James Ray – Self-Help Guru and the Power of Influence… The Sweat Lodge Deaths

June 29, 2011

An interesting article was recently written by Kent Greenfield.  The Title: The “Sweat Lodge Guru” Guilty Verdict: Recognizing the Deadly Influence of Authority.  Greenfield stated, “the jury understood that sometimes people are actually not responsible for their own decisions when they are under the powerful psychological influence of authority figures.”    A like to Kent’s article is here.

In the article Greenfield states:

Toward the end of the retreat, the “warriors” were to stay alone in the desert without water or food for thirty-six hours, followed by a return to camp for a two-hour “purge” in a sweat lodge, vaguely modeled after structures used in some Native American religious ceremonies. There was barely space for the fifty participants to squeeze in around a fire pit, kept hot by fresh coals brought in by Ray’s assistants. Ray sat outside the tent flap, keeping it sealed.

[Update: Some readers with knowledge of the event indicate that Ray was inside the tent rather than outside during the sweat-lodge ceremony. The police report after the event indicates that Ray was “sitting in a chair in the shade” outside the tent, but it is unclear in the report whether he was there for the entire event or only at the end. Other news reports are unclear as to his location.]

About halfway through the ceremony, some of the participants started to become ill. Ray urged them to press on. As the heat grew more oppressive, one man tried to lift up one of the walls of the lodge to allow fresh air to circulate, but Ray chastised him. When some people vomited, Ray explained that vomiting was good for them. Ray hovered by the door, intimidating people if they tried to leave.
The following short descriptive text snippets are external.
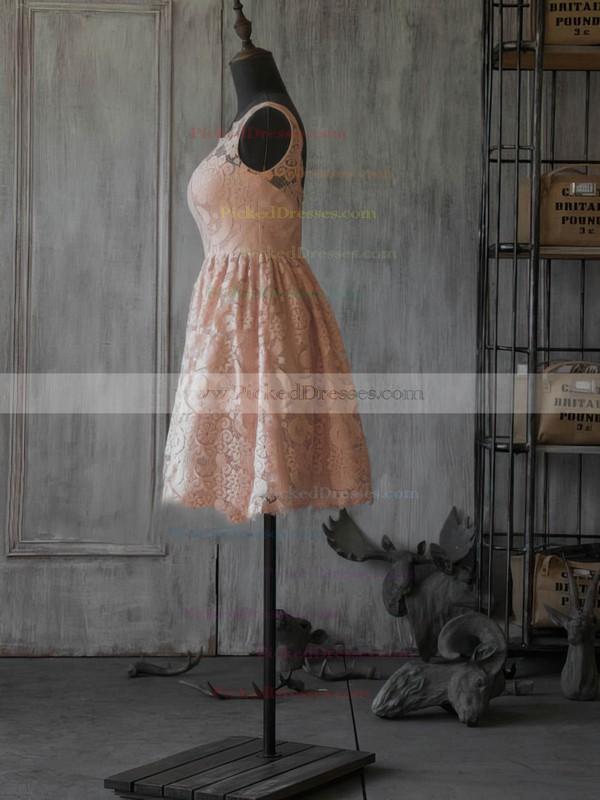 Lace A-line One Shoulder Short/Mini Ruffles Bridesmaid Dresses #PDS02017887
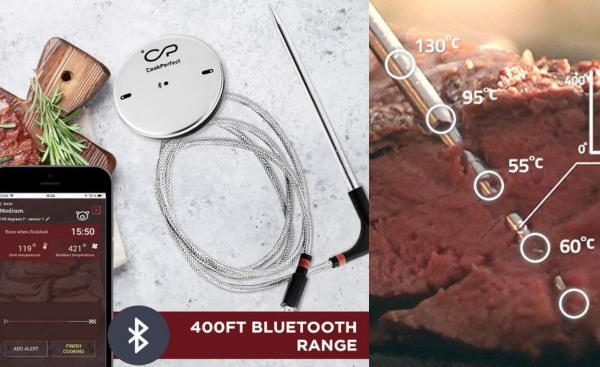 Oven And Grill Cooking 1 Probe Included For Bbq Cookperfect Wireless Meat Thermometer With 400ft Bluetooth Range Automatic Core And Air Temperature Readings Formtech Inc Com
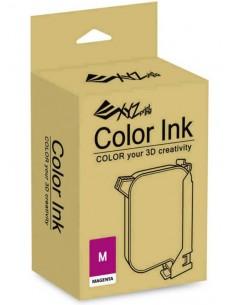 XYZprinting R1NKXXY102E Material för 3D-utskrifter Magenta  R1NKXXY102E - 1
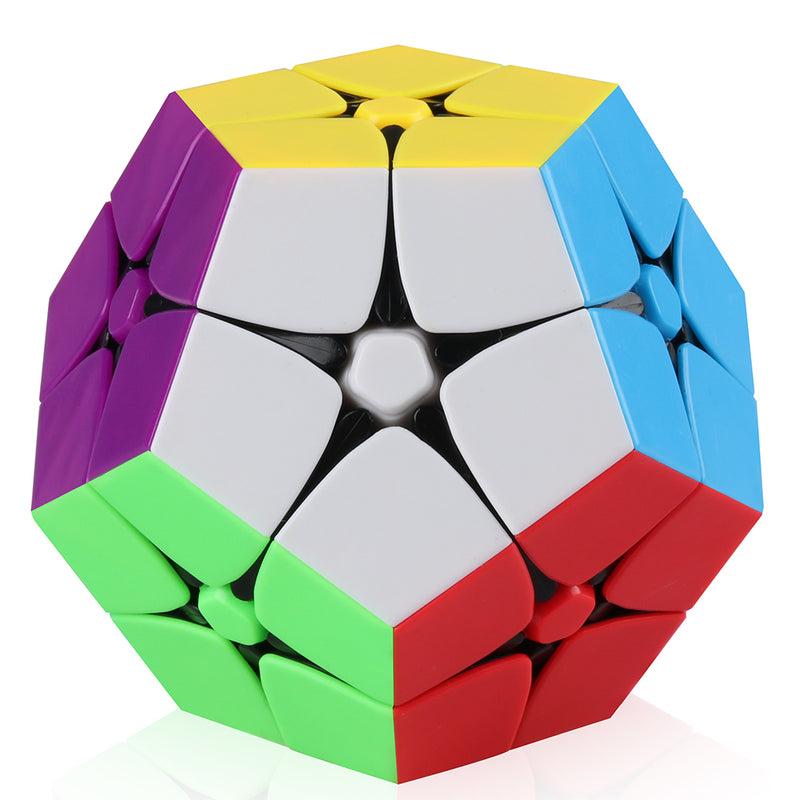 D-FantiX 2x2 Megaminx Stickerless Speed Cube Dodecahedron Magic Cube Puzzle Toy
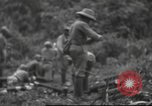 Image of Chinese soldiers Burma, 1943, second 57 stock footage video 65675061566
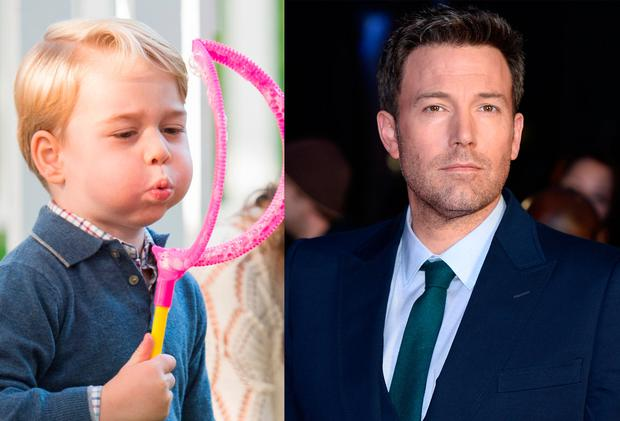 Prince George, left, and Ben Affleck, right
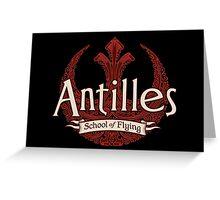 Antilles School of Flying (Dark) Greeting Card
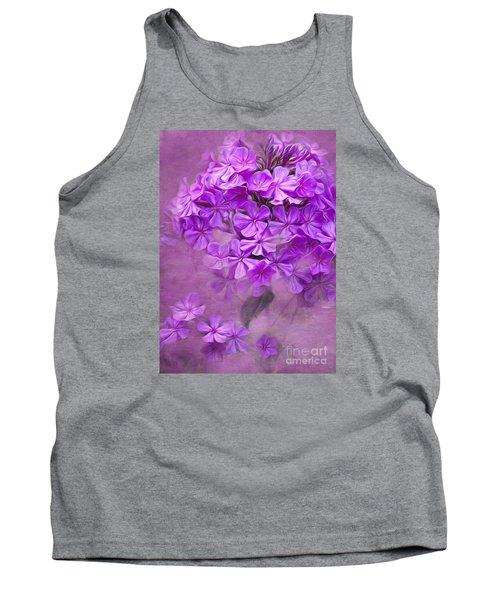 Purple Phlox Tank Top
A few people struggled out, but most stayed. “Play full on,” Ray insisted. “You are not going to die. You might think you are, but you’re not going to die.”

At the end of the ordeal, several of the participants were indeed near death. Two died that evening; another fell into a coma and died a few days later. In all, almost half of the participants ended up in the hospital suffering from injuries as severe as scorched lungs and organ failure.

What happened? Why did people stay in the lodge, risking their lives? Any of them could have left at any time, but did not. Ray did not exert physical force.

Here’s where it gets interesting.  Greenfield answers his question – WHY – by citing a 50+ year old study referred to as “the famous Milgram studies.”  And article in the New York Times defines the studies and raises interesting questions.  Here’s the link to the Times article:  http://www.nytimes.com/2008/07/01/health/research/01mind.html

In the Times article, Dr. Thomas Blass stated, “The power of the Milgram work was it showed how people can act destructively without coercion,” he said. “In things like interrogations, we don’t know the complexities involved. People are under enormous pressure to produce results.”  Greenfield postulates that the “Sweat Lodge Participants” did things against their own safety in order to produce the results that were either expected by Ray or perhaps themselves since they paid large sums of money for the experience.

Greenfield goes on to state:

The “warriors” may have seen the sweat lodge purge as a test of courage. In hindsight, we understand that the purge was seen that way only because Ray had identified it as such. Staying in the lodge was in fact dangerous and harmful, with no real benefit. It was courageous only in the way that forcing yourself to break your own finger with a hammer is courageous. The genuine act of courage was to question Ray’s methods, ask about the risks, demand care for those in distress, and leave the lodge. But that demanded wherewithal to challenge the authority figure. It is a measure of the difficulty of such a challenge that most people in the lodge were more willing to risk death than push their way through the tent flap.

And it is a measure of the jury’s understanding of human nature that they held Ray responsible, rather than the victims themselves.


Is Greenfield right in his assumption – the sweat lodge participants did so out of blind trust of Ray?  Were the participants victims of the Milgram model?  Did Ray use an undue and unsafe power of influence over the folks who paid for the experience?


Jurors will consider their testimony in determining whether aggravating factors figure into James Arthur Ray’s sentence. Ray was convicted on three counts of negligent homicide.  A finding of aggravating factors could increase Ray’s sentence. Probation also is an option.


What do you think the sentence should be in this case?